▸ Petit exercice A
Réécrivez sous forme de tableau Markdown les lignes du listing comprises entre celle qui contient « Is point 127,62 » et la fin du listing, bornes incluses, avec les colonnes « N° » et « Ligne » et sans les lignes vides. Laissez les images de côté dans votre réponse.

▸ Texte fourni
--------

Aujourd’hui, seuls deux types de biocarburants sont certifiés : ceux issus des huiles comme l’huile de friture usagée (le Fischer-Tropsch) ou ceux obtenus par gazéification de biomasse (hydrotraitement) qui utilise les déchets, du bois...

Mais Total espère une certification du farnésane d’ici la fin de l’année, pour qu’en 2014, peut-être, certains avions commerciaux puissent voler avec du biocarburant à base de sucre.

« Tant qu’il n’y a pas l’offre suffisante, on ne peut pas le faire car la viabilité économique n’est pas là », reconnaît Sabrina Bringtown, chargée d’affaires environnementales chez Air France.

--------

▸ Petit exercice B
Redonnez intégralement le texte sur les biocarburants, sans y changer un mot.

▸ Lignes d'un jeu de données de raisonnement spatial
--------

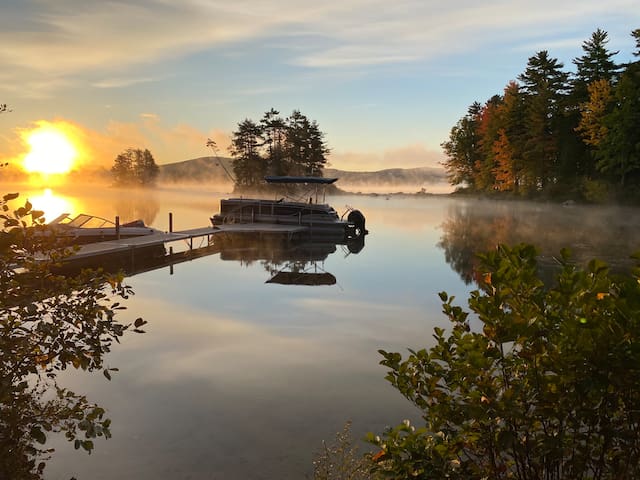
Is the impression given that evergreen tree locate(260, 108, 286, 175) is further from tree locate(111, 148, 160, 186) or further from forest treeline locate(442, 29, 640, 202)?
tree locate(111, 148, 160, 186)

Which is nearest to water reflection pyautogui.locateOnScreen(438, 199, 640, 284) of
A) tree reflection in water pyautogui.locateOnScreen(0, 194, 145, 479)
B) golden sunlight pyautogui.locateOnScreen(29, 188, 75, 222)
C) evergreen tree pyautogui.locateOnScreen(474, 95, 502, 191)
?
tree reflection in water pyautogui.locateOnScreen(0, 194, 145, 479)

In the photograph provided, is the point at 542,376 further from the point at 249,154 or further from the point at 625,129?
the point at 249,154

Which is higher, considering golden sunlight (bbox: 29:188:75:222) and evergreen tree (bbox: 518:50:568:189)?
evergreen tree (bbox: 518:50:568:189)

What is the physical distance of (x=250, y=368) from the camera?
9.92m

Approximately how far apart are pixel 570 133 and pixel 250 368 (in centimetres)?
6118

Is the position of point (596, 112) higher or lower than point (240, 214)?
higher

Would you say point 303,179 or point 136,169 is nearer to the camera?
point 303,179

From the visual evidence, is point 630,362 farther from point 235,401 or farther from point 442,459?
point 235,401

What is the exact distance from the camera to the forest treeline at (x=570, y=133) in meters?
49.9

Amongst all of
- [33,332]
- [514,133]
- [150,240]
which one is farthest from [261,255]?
[514,133]

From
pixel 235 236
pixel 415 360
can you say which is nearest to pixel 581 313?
pixel 415 360

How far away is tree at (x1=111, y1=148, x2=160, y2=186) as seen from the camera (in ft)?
592

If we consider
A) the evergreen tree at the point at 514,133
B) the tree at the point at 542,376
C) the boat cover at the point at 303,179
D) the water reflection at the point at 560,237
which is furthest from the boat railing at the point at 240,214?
the evergreen tree at the point at 514,133

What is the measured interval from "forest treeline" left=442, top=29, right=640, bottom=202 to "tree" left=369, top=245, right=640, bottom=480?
54.3 meters
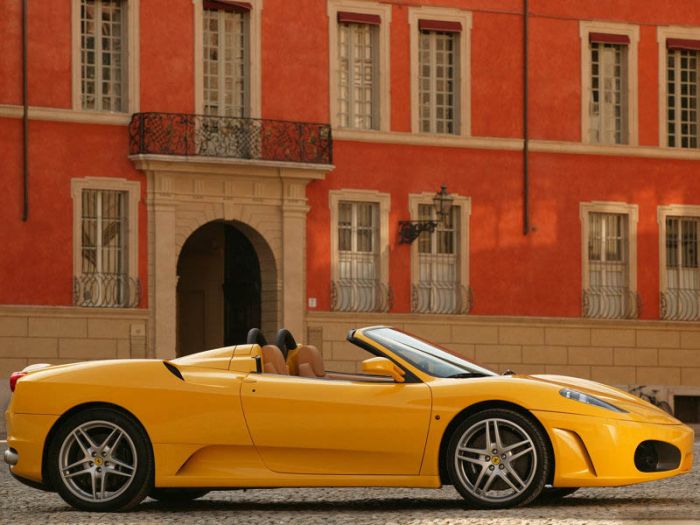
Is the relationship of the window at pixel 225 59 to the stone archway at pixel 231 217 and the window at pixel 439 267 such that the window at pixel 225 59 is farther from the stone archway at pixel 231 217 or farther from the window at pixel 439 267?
the window at pixel 439 267

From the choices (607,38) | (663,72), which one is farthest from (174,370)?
(663,72)

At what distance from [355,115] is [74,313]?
7.00 meters

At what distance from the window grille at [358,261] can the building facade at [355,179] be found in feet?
0.14

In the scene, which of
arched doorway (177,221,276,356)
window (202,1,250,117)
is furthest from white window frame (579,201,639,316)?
window (202,1,250,117)

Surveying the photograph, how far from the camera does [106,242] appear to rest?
3309 centimetres

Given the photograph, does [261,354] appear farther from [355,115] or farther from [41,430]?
[355,115]

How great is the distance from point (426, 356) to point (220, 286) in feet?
80.9

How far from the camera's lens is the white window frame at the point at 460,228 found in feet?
116

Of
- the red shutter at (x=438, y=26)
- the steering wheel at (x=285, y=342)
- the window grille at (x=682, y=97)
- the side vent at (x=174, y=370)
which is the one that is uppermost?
the red shutter at (x=438, y=26)

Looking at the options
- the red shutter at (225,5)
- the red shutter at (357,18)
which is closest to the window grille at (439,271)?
the red shutter at (357,18)

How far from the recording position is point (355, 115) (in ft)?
116

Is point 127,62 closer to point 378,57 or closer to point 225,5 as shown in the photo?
point 225,5

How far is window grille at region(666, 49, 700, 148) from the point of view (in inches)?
1497

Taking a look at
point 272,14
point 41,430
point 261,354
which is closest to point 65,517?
point 41,430
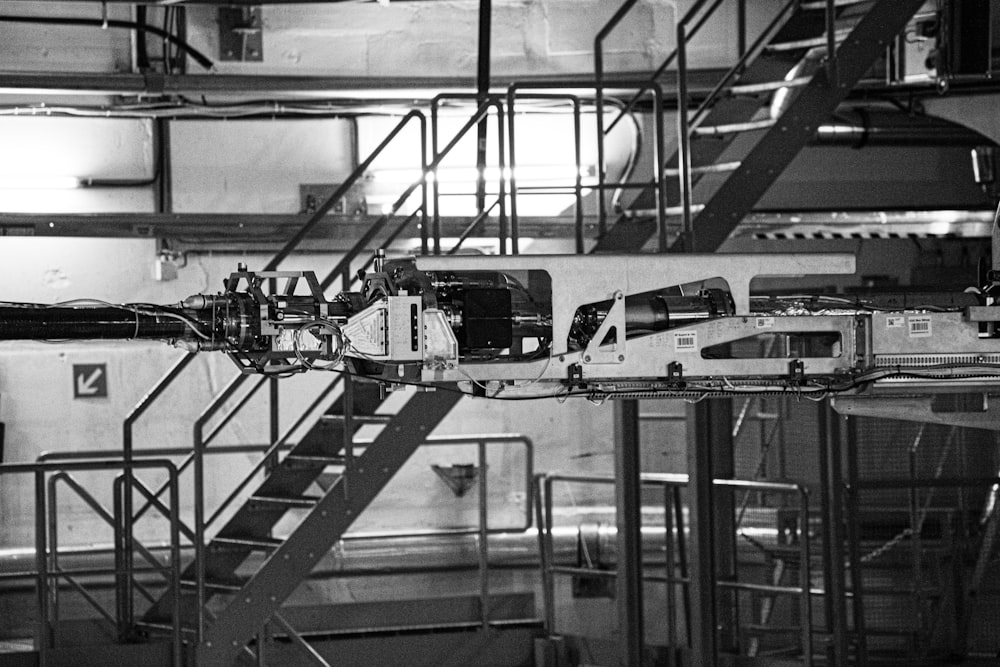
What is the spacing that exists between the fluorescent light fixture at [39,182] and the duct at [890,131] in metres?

--------

▸ Résultat attendu A
| N° | Ligne |
|---|---|
| 1 | Is point 127,62 closer to point 378,57 or closer to point 225,5 as shown in the photo? |
| 2 | point 225,5 |
| 3 | How far is window grille at region(666, 49, 700, 148) from the point of view (in inches)? |
| 4 | 1497 |
| 5 | Taking a look at |
| 6 | point 272,14 |
| 7 | point 41,430 |
| 8 | point 261,354 |
| 9 | which is closest to point 65,517? |
| 10 | point 41,430 |
| 11 | What is the spacing that exists between the fluorescent light fixture at [39,182] and the duct at [890,131] in metres? |

▸ Résultat attendu B
Aujourd’hui, seuls deux types de biocarburants sont certifiés : ceux issus des huiles comme l’huile de friture usagée (le Fischer-Tropsch) ou ceux obtenus par gazéification de biomasse (hydrotraitement) qui utilise les déchets, du bois...

Mais Total espère une certification du farnésane d’ici la fin de l’année, pour qu’en 2014, peut-être, certains avions commerciaux puissent voler avec du biocarburant à base de sucre.

« Tant qu’il n’y a pas l’offre suffisante, on ne peut pas le faire car la viabilité économique n’est pas là », reconnaît Sabrina Bringtown, chargée d’affaires environnementales chez Air France.